**GIVEN RECORDS:**
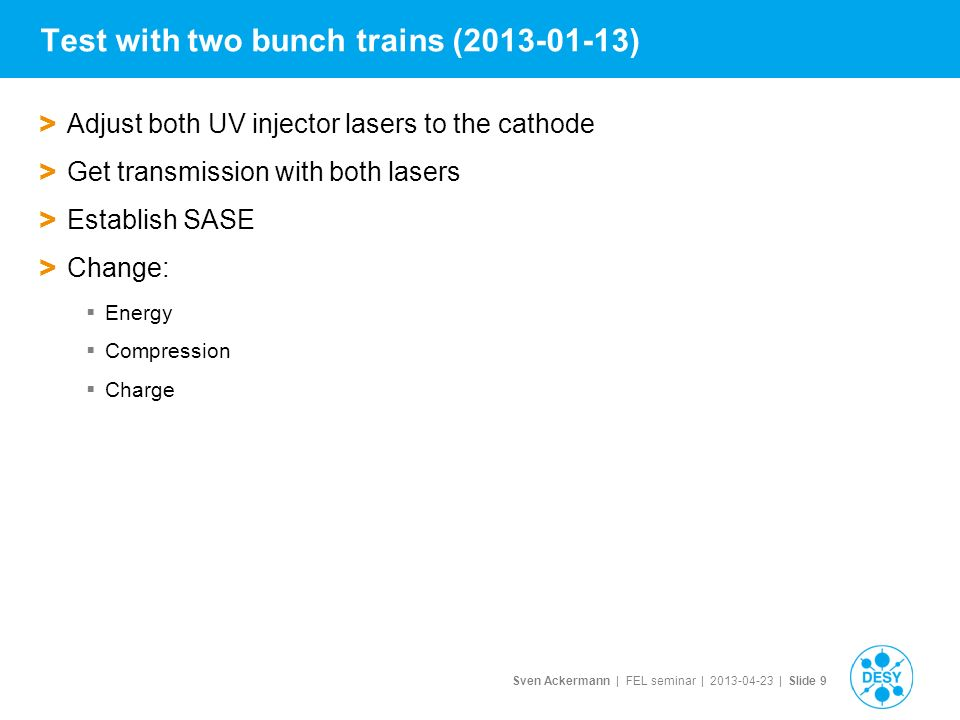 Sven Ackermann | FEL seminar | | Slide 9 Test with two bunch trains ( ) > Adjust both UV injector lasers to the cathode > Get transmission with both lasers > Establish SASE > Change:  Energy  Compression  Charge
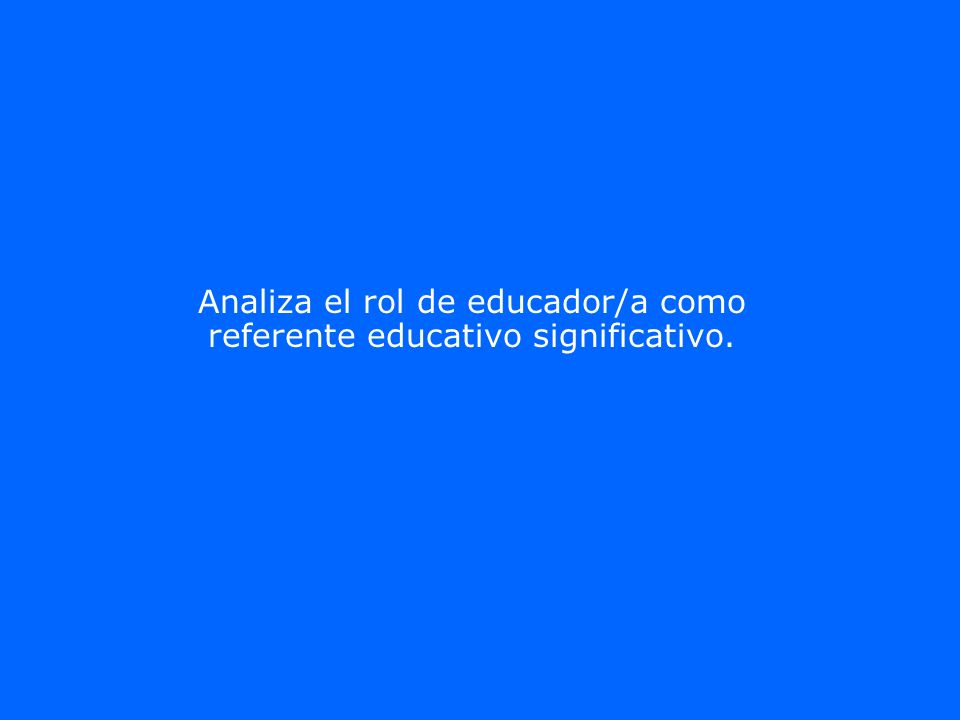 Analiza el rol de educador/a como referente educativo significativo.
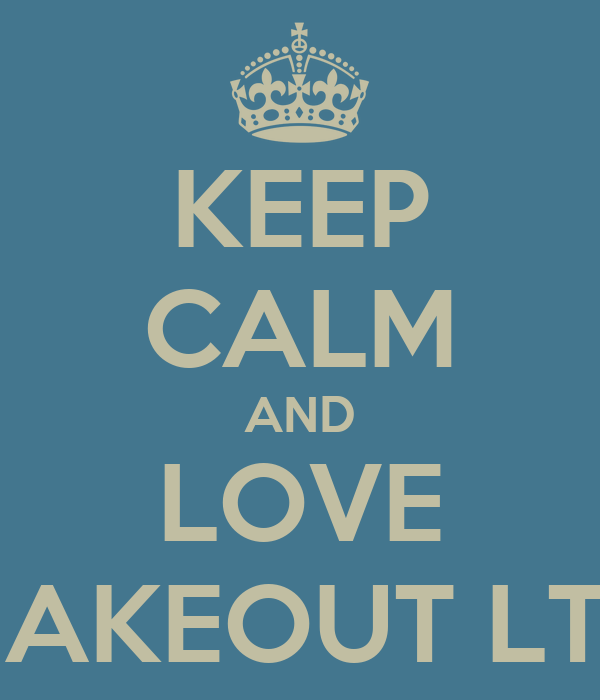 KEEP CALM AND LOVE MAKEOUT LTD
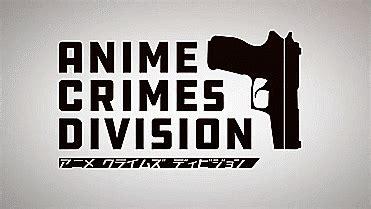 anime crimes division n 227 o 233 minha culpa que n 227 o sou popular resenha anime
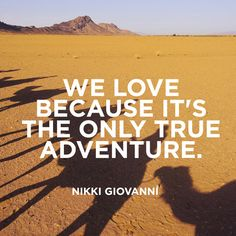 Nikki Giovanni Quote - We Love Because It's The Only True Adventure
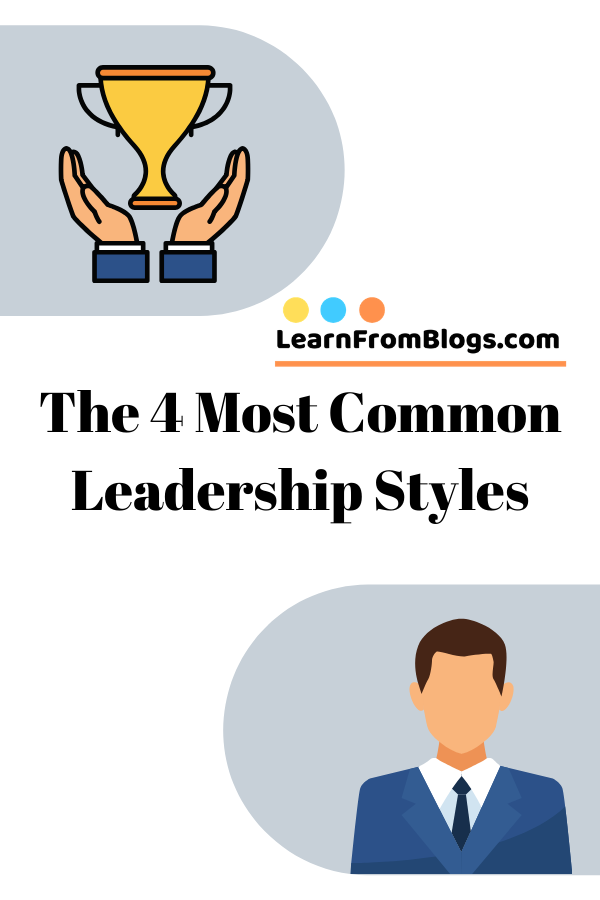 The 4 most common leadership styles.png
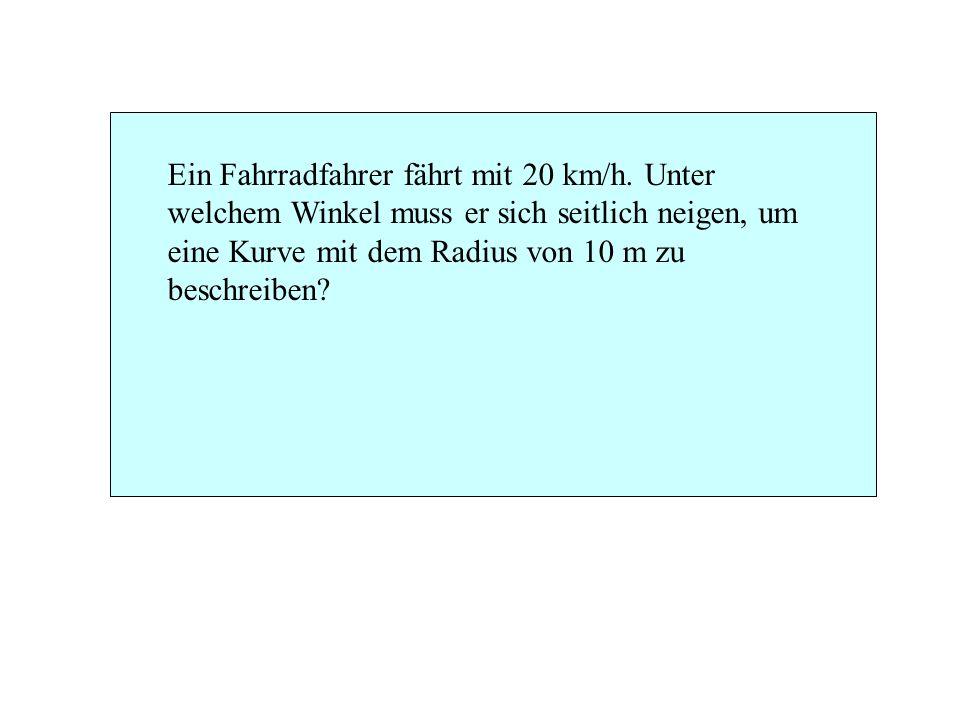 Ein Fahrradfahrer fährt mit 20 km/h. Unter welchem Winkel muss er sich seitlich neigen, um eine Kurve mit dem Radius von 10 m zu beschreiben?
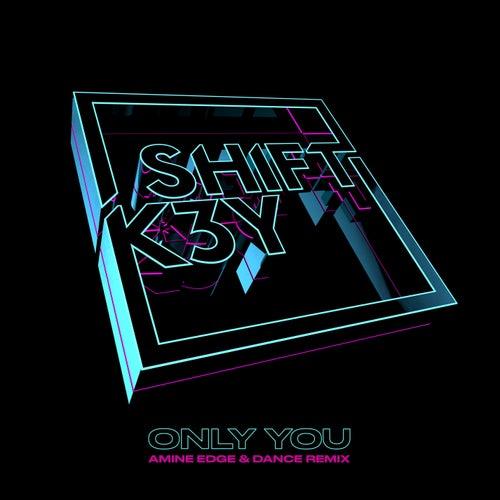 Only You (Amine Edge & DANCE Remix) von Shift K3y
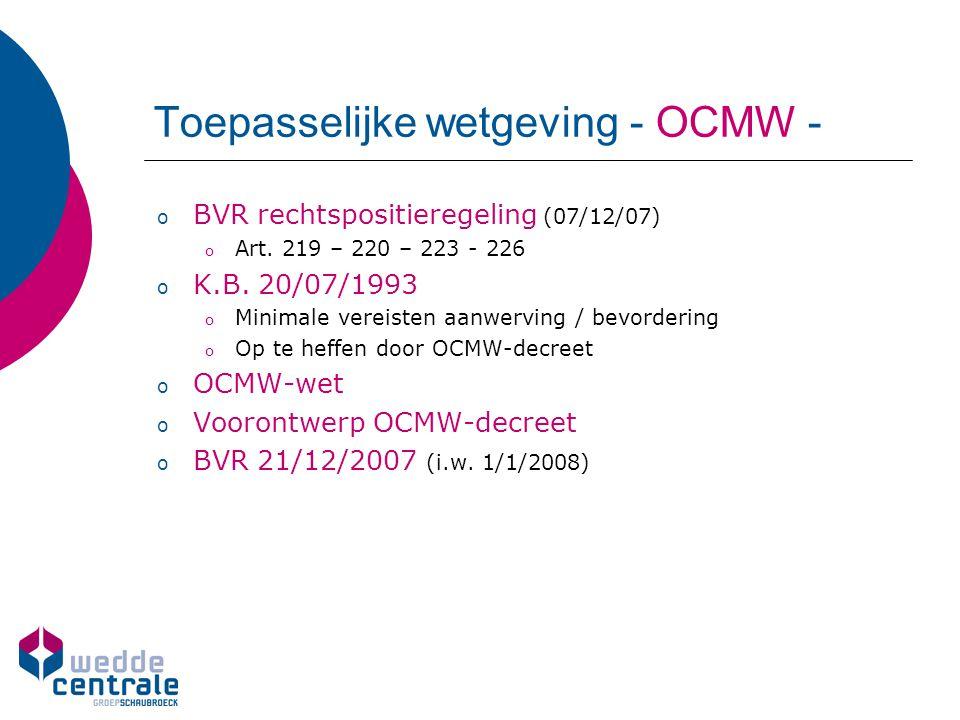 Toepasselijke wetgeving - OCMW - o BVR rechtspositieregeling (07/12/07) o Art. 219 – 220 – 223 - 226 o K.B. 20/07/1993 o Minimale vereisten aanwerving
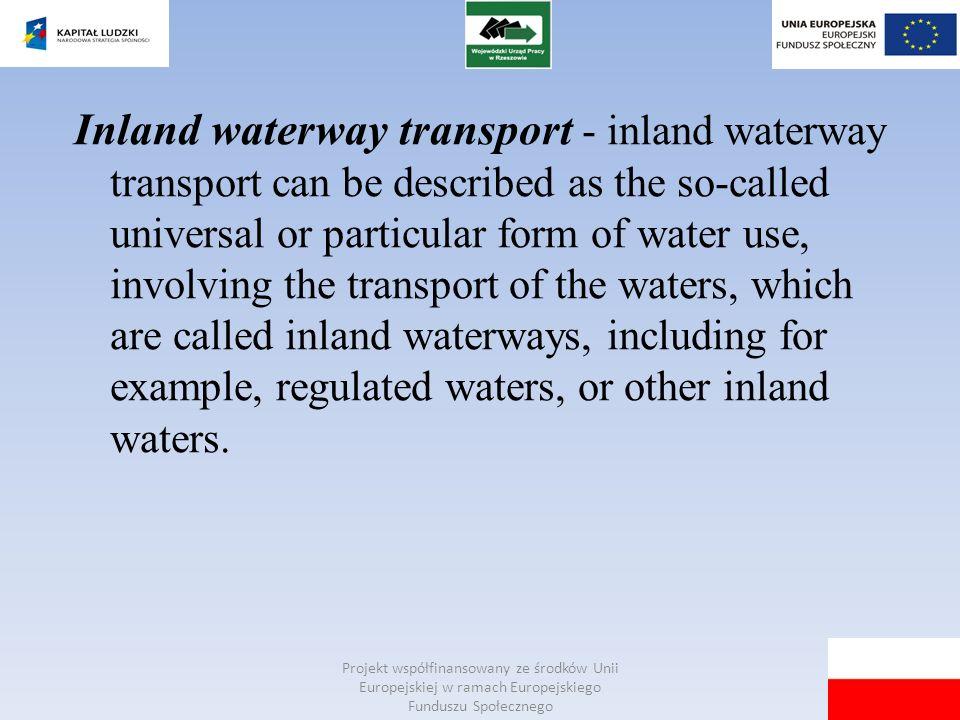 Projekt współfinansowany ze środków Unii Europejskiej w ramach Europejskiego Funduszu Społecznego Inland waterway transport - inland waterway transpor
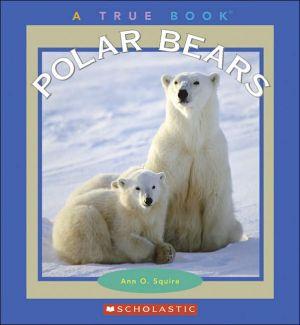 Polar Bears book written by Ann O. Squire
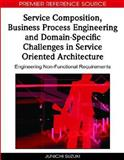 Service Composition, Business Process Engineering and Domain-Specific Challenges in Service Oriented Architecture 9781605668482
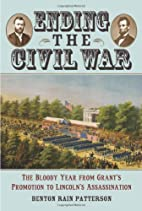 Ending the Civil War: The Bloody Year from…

**WHAT IS NEEDED:**
Repeat the records in full, exactly as they appear, but with the pictures removed.

**ANSWER SPACE:**
 Sven Ackermann | FEL seminar | | Slide 9 Test with two bunch trains ( ) > Adjust both UV injector lasers to the cathode > Get transmission with both lasers > Establish SASE > Change:  Energy  Compression  Charge
 Analiza el rol de educador/a como referente educativo significativo.
 KEEP CALM AND LOVE MAKEOUT LTD
 anime crimes division n 227 o 233 minha culpa que n 227 o sou popular resenha anime
 Nikki Giovanni Quote - We Love Because It's The Only True Adventure
 The 4 most common leadership styles.png
 Ein Fahrradfahrer fährt mit 20 km/h. Unter welchem Winkel muss er sich seitlich neigen, um eine Kurve mit dem Radius von 10 m zu beschreiben?
 Only You (Amine Edge & DANCE Remix) von Shift K3y
 Toepasselijke wetgeving - OCMW - o BVR rechtspositieregeling (07/12/07) o Art. 219 – 220 – 223 - 226 o K.B. 20/07/1993 o Minimale vereisten aanwerving
 Projekt współfinansowany ze środków Unii Europejskiej w ramach Europejskiego Funduszu Społecznego Inland waterway transport - inland waterway transpor
 Polar Bears book written by Ann O. Squire
 Service Composition, Business Process Engineering and Domain-Specific Challenges in Service Oriented Architecture 9781605668482
 Ending the Civil War: The Bloody Year from…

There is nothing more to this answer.